Request =
List each line of the records that contains the string "instances". Case counts.

The input =
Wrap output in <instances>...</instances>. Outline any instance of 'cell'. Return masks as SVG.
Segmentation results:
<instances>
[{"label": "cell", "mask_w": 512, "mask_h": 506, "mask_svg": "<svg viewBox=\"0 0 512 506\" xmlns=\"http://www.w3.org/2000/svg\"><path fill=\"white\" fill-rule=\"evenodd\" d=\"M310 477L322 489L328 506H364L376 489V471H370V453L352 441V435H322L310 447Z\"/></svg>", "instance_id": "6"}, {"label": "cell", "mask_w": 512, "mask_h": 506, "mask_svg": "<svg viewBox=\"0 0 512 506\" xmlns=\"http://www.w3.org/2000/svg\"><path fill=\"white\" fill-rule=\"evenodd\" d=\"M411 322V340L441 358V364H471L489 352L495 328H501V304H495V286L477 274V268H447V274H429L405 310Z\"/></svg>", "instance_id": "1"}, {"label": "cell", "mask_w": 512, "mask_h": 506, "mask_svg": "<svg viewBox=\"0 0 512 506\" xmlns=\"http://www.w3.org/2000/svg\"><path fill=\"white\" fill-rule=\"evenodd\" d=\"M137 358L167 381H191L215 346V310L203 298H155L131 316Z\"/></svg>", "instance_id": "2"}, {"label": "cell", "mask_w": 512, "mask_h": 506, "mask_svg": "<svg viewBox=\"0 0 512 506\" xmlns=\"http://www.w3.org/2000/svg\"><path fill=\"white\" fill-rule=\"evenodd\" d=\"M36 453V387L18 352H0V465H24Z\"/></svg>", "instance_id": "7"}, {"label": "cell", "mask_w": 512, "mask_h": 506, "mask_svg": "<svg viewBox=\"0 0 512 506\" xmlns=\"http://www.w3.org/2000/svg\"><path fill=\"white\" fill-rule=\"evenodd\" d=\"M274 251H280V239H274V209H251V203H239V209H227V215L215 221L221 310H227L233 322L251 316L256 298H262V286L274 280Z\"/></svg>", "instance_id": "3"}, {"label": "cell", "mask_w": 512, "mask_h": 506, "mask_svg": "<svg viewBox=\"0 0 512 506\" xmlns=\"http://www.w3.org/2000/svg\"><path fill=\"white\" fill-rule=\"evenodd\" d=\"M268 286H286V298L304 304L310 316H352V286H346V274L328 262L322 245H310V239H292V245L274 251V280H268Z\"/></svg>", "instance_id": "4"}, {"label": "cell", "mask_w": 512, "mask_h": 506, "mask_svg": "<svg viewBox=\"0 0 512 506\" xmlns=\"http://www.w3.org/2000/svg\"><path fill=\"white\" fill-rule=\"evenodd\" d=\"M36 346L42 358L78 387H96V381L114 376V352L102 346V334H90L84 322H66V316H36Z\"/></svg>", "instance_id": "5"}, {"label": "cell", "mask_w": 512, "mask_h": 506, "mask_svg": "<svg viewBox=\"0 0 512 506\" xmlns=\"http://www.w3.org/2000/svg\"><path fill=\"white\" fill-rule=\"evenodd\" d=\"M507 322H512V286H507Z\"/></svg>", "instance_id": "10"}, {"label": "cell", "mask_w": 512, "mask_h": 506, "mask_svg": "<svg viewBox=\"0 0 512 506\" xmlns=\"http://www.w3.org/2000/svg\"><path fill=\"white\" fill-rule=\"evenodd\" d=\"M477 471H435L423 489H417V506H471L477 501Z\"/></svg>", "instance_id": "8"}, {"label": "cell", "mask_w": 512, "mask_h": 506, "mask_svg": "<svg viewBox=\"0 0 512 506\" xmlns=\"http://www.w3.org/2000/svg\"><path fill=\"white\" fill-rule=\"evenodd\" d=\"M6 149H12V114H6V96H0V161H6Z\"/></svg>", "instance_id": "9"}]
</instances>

Exercise solution =
Wrap output in <instances>...</instances>. Outline any instance of 'cell'. Return masks as SVG.
<instances>
</instances>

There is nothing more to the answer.